すべての釣りは課金制になるべきだ 〜すべての自然を味わう趣味への提言〜

最後は個人的善悪に帰着するのだろうか

 

あとがき・執筆担当の解説

 

「正義か悪かの二元論ではない」

善行をすれば、世の中がよくなるとは限らない(M.ウェーバーの『プロテスタンティズムの倫理と資本主義の精神』のように、プロテスタントは神への奉仕を善とし、お金を受け取り、使うことを悪とした。彼ら敬虔なクリスチャンは貧困を減らし、世界をしあわせにしょうと、対価を受け取らないか、タダのような値段で世界に奉仕した。その結果、対価として受け取られるべき富が行き場をなくし、蓄財されていくという矛盾が発生した。こうして富や財が増えていった結果、行き場を失った金が、現在の「資本主義」を生んでしまった。彼らは業突く張りな資本主義社会が欲しくて、奉仕の心を持ち、善行を積んだわけではない。世界をキリスト教の力で幸福にしたいと願ったにすぎない。しかしながら、結果はまったく、彼らの望んだ世界とは違う怪物を生んでしまったのである。いいと思われることをすれば、世の中がいい方向へ向かうとは限らない。もっとも望まない方向へひた走る可能性もあることを知っておいてほしい。

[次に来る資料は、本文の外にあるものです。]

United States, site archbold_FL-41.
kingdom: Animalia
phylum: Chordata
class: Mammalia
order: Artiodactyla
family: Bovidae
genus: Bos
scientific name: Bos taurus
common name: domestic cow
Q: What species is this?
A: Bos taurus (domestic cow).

程度の差はあれ、すべての人間が環境に負荷を与える。なんらかの命を奪い、二酸化炭素を吐いている。草花を愛でるガーデナーは自然を閉じ込め自己都合で遺伝子操作を繰り返す。ケチャップや缶詰のためにトマトは今日も改良され続け、嘘と奴隷的労働で商品になって、我々の口へ飛び込んでくる。そんな世界に生きていて、正しい人間などというものがあるのかどうか。これは人間だからこそ起こる罪、というわけでもない。根源的に、正しい動物というものがあるのだろうか。それは人間は高度に発達した頭脳を持っているという幻想ではないのか。自然に無駄はない。しかしながら、自然は優しくない。勝つものが正しく、敗れるものは間違っている。それが自然の掟だ。ただ、人間は自然ほど賢いわけではないのかもしれないから、注意が必要だ。正しいと信じられる環境保護は、本当に正しいのだろうか。プロテスタントたちは望まぬものを生み出した。歴史は「人間はバカだ」と語っている。

一度人間が壊したものを、人間が慌てて修復し、二重の破壊を引き起こしてはならない。

こんなバカな私でも、それくらいはわかっていたい。いま改めて強く思う。